Is Donald Trump A Fascist?

We know Donald Trump is a racist. He passes the pretty simple test for being a racist: does he do and say racist things? The answer is yes, regularly and repeatedly.

After the revelations of camps and forced separation, there’s now a bigger question that’s been lurking for too long: is Donald Trump a fascist? Phrases like ‘alt-right’ or ‘white nationalism’ are fashionable ways of avoiding the big f-word.

In one sense, George Orwell was right long ago in 1944 when he said the word fascism is “almost entirely meaningless”, especially as people still “recklessly fling the word… in every direction”. It’s hard to pin down exactly what a fascist is. There are common threads, a fascist family resemblance if you like, such as a glorification and love of violence. However, fascism was different in form, from Spain where it was a kind reactionary oppression to Germany where it was ultimately about racism and genocide. A further problem, as many scholars point out, is that it was easier to work out what fascism was against than what it was for. Even a rough list of what it was against is enlightening when we think about Trump: equality, diversity, democracy.

There are very obvious ways in which Trump isn’t a fascist. He has no armed squads, youth movements or a one-party state. He is surrounded, hemmed in, with democratic institutions. I don’t know if, in the darkest and deepest recesses of his imagination, he wants parades and uniforms and marching squads. Perhaps. Probably.

But are the parades just trappings? Orwell argued that fascism, beyond the marching, was more accurately a state of mind. He went on to say that ‘‘bully’ is a synonym for ‘fascist’’. Trump has been nothing if not a bully, attacking grieving ethic minority fathers of servicemen and kneeling ethnic minority footballers (see the link?) and throwing toddlers in camps. Trump and Trumpism is, in some senses, just politicised bullying of the vulnerable.

Even without the parades, I’d argue Trump does have a fascist state of mind and, at the very least, borrows their way of seeing the world and mode of working. Joe Biden said as much a few day ago. Trump has already done what fascists did, just as Salvini is busily doing in Italy (in the fascist office of choice, the interior ministry). He has poisoned the well of public discourse, pushing away the boundaries of decency and spewing hate. He called Mexicans rapists and publicly mocked a disabled reporter. He went on, while in the office of Abraham Lincoln and FDR, to praise Nazis. Remember? Time and again he has struck the classic famous leadership pose of a man with a ‘grievance against the universe’ and styled himself as ‘the martyr, the victim… the self-sacrificing hero who fights single-handed against impossible odds’.

In office, again like Salvini, he is trying to undermine democratic norms daily, as if melting democracy from the inside out. He seeks to undermine the very essence of democracy at the push of a tweet: yesterday it’s judges, today it’s the rule of law, and tomorrow it’s the voting system.

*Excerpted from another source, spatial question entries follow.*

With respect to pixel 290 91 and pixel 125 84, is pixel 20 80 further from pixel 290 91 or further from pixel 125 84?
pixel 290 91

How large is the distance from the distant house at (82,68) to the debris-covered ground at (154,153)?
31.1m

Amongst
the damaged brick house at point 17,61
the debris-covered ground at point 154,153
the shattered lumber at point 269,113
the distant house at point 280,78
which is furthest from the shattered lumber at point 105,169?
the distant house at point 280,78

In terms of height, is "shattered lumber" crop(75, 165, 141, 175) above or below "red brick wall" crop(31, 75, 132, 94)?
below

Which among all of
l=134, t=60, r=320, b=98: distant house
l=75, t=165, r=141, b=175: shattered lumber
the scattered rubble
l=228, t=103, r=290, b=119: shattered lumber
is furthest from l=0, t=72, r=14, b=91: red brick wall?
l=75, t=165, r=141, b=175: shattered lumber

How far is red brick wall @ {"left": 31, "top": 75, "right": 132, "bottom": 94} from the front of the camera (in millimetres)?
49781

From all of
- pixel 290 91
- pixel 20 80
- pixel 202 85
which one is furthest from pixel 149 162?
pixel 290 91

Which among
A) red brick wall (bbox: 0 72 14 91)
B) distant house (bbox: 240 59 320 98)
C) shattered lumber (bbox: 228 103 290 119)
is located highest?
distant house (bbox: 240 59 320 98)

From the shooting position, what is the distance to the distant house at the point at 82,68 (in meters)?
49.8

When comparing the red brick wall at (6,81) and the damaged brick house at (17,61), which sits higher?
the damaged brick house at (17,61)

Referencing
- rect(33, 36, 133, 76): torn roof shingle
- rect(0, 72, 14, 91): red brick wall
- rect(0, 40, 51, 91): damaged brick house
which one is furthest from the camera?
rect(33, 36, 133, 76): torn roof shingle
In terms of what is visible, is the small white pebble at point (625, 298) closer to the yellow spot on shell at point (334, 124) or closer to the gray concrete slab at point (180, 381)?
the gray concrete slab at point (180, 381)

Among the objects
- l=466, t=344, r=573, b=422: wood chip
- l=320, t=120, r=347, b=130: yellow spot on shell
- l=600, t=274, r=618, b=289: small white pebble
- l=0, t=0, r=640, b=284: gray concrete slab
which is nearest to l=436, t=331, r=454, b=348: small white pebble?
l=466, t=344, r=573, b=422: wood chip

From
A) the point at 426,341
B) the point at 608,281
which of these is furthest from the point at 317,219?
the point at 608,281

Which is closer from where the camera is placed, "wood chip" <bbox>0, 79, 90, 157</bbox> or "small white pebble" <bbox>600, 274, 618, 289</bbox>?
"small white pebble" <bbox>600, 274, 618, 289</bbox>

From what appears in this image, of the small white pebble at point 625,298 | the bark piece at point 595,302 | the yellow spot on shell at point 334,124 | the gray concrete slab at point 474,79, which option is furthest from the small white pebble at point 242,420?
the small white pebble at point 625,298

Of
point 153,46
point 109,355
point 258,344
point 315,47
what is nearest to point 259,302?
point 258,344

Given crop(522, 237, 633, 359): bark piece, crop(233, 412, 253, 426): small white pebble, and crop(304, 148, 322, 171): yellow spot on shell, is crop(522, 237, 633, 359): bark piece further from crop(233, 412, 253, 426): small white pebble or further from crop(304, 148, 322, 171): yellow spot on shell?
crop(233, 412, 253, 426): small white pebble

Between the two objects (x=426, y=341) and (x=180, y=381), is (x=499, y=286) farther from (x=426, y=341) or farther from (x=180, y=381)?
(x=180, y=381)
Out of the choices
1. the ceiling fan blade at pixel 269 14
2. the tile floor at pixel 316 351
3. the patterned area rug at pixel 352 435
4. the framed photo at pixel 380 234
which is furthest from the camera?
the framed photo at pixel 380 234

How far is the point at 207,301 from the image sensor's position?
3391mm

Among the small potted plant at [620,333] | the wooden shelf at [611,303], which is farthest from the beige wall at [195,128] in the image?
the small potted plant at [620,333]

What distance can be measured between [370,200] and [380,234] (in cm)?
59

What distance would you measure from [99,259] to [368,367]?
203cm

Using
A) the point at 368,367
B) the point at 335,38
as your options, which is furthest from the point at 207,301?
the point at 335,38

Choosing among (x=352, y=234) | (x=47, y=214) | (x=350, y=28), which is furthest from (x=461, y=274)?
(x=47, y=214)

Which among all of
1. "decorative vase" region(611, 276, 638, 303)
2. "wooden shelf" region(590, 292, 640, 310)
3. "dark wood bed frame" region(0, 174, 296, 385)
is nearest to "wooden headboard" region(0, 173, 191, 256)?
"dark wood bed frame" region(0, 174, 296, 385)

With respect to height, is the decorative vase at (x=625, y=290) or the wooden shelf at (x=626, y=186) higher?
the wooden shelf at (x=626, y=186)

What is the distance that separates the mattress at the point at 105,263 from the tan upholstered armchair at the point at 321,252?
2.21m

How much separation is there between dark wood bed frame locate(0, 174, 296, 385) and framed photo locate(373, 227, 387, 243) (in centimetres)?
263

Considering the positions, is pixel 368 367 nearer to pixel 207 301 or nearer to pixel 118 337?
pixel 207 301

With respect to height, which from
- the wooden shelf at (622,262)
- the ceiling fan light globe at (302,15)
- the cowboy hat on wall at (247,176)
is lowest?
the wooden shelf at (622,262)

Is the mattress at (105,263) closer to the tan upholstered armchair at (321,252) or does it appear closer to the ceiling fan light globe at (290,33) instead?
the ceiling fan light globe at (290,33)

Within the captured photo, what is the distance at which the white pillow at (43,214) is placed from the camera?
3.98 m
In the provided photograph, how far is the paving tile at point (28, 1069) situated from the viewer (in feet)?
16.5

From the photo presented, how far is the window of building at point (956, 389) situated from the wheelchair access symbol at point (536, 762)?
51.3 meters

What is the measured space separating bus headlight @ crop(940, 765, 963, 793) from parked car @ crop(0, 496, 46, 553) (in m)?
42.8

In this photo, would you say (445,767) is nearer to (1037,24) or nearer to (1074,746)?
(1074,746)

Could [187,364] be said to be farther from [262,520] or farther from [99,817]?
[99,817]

What the past week has shown is that his policies too now resemble fascism. He has created a series of camps, yes that word again, camps, perhaps the word that defined the 20th Century. He separated out vulnerable groups and targeted them, testing the waters of extreme policy semi-secretly, to see how the public react. For all the myth of imposition, Fascist regimes too carefully calibrated and re-calibrated policy, while covering them in a smoke screen of denial, partial back down and obfuscation. See how Trump’s defenders argued the nuances of Nazism or what constitutes a ‘cage’ for a toddler?

This is not to say Trump is a full-on fascist dictator, much as he may want to be. He remains constrained, so far. Much of his success has been because others, notably the Republicans and parts of the media, have allowed him, excused him and appeased him. Rather than a new Hitler he perhaps resembles some of the incompetent leaders in Weimar Germany before him, happily eroding democratic defences before letting in (actually inviting in) the Nazis. Most of all, he looks like his idol Mussolini, heading a ramshackle ‘propaganda regime’ long on rhetoric but short on concrete achievements. Before we make ‘hail Mussolini’ jokes, bear in mind , according to Bosworth, that Mussolini was responsible for a million deaths, the dropping of poison gas and the kick starting of a vicious civil war from Italy has not fully recovered.

For those who doubt, perhaps we can turn the question around. Let’s apply the LBJ test and see if Trump can deny it. How often has Trump proved himself not to be fascist and a supporter of democracy? I don’t mean his own imbecilic boasting, but democracy in general? How often has he championed freedom of speech (for everyone)? Or praised an opponent? Or publicly favoured minority rights? Never. Trump’s inclination may not be the full-throated marching fascism of the past but, as Umberto Eco pointed out, it can change forms. So we should assume the worst and point out the worst. Never normalise, never accept. Primo Levi’s warning echoes back to us “it happened, so it can happen again”.